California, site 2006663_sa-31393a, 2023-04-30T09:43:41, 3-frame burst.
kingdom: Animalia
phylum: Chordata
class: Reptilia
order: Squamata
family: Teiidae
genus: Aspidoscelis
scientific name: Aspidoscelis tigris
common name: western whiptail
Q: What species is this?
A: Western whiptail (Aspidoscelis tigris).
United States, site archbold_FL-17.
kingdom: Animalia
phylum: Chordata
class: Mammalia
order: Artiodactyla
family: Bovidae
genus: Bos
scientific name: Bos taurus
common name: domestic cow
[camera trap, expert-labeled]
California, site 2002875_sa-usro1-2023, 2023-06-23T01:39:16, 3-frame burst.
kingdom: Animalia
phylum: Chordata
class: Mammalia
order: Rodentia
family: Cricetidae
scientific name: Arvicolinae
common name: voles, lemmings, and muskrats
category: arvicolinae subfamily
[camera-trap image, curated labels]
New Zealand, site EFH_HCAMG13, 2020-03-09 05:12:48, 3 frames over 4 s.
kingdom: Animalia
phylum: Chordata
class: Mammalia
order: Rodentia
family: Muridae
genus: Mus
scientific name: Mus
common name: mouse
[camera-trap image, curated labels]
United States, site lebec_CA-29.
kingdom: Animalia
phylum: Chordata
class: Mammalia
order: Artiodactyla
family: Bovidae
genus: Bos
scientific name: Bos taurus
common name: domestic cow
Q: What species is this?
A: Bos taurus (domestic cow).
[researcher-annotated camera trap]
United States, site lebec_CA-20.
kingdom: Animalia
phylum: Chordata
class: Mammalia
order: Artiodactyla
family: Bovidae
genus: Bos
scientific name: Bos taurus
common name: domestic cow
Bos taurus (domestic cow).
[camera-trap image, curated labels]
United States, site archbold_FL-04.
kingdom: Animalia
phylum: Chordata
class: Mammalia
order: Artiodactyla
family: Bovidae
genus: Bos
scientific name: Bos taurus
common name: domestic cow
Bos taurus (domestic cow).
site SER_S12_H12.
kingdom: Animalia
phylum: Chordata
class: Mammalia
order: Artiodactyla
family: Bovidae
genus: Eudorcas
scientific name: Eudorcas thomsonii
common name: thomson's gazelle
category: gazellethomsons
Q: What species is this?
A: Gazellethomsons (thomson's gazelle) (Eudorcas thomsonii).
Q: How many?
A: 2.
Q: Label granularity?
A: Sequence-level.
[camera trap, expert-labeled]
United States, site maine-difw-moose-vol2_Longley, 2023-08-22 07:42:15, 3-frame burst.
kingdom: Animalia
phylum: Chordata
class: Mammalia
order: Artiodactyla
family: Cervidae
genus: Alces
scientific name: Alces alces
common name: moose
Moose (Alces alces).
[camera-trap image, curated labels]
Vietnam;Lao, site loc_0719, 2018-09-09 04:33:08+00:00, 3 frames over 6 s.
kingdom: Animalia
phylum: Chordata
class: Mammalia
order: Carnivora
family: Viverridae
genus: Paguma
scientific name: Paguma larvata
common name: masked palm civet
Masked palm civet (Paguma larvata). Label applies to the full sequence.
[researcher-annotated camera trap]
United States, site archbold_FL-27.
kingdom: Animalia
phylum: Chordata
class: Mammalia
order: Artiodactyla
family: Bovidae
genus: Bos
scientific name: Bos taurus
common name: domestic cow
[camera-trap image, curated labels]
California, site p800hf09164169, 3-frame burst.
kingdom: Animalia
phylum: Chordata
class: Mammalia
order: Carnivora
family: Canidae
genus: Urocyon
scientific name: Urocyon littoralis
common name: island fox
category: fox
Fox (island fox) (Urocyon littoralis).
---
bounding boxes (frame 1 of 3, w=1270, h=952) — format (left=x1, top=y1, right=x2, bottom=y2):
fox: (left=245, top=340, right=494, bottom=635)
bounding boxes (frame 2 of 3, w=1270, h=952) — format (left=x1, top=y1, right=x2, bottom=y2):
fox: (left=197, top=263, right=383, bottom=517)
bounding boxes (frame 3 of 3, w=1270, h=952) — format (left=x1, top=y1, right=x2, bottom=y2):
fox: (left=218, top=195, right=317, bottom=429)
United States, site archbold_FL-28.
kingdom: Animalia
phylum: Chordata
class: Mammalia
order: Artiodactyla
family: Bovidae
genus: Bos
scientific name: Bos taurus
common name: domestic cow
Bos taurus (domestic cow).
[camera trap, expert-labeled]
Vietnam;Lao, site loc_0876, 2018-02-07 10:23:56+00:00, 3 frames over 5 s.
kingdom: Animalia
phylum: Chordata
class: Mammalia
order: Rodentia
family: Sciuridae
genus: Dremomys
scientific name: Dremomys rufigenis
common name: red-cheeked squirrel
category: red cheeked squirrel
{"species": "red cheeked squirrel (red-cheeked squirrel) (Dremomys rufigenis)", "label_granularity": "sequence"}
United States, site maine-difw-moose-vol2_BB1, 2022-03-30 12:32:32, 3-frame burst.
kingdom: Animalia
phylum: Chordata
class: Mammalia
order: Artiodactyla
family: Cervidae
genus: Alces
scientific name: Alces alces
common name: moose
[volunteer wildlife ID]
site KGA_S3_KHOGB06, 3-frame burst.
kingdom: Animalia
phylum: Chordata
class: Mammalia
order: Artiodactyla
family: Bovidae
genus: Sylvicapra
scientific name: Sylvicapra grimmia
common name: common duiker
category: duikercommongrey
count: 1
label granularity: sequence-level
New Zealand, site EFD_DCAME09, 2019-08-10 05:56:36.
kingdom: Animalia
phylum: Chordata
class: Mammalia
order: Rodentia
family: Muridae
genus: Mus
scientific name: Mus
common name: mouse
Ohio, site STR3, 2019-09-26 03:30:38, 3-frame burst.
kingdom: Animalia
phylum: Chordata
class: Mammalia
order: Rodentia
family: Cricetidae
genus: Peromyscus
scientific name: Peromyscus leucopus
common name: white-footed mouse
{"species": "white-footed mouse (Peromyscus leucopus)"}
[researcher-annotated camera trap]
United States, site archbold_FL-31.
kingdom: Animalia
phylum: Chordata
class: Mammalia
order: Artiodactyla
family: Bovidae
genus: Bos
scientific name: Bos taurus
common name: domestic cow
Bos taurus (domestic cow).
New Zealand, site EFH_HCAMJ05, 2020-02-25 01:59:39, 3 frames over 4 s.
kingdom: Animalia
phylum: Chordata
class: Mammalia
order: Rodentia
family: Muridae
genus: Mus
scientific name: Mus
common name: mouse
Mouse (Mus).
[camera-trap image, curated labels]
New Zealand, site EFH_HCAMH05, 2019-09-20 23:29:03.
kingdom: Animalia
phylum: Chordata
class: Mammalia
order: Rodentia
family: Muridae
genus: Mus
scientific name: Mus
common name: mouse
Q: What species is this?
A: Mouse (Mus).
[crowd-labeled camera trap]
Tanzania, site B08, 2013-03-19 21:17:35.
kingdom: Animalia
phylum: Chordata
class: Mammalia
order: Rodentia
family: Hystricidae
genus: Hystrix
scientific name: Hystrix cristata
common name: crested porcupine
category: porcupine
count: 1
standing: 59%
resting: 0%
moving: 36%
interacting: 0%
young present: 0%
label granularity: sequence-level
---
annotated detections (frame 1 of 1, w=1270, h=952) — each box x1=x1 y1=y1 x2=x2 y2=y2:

▶ [TASK PROMPT]:
Which lines of the data contain the string "over"? Copy each of them.

▶ [ANSWER SECTION]:
New Zealand, site EFH_HCAMG13, 2020-03-09 05:12:48, 3 frames over 4 s.
Vietnam;Lao, site loc_0719, 2018-09-09 04:33:08+00:00, 3 frames over 6 s.
Vietnam;Lao, site loc_0876, 2018-02-07 10:23:56+00:00, 3 frames over 5 s.
New Zealand, site EFH_HCAMJ05, 2020-02-25 01:59:39, 3 frames over 4 s.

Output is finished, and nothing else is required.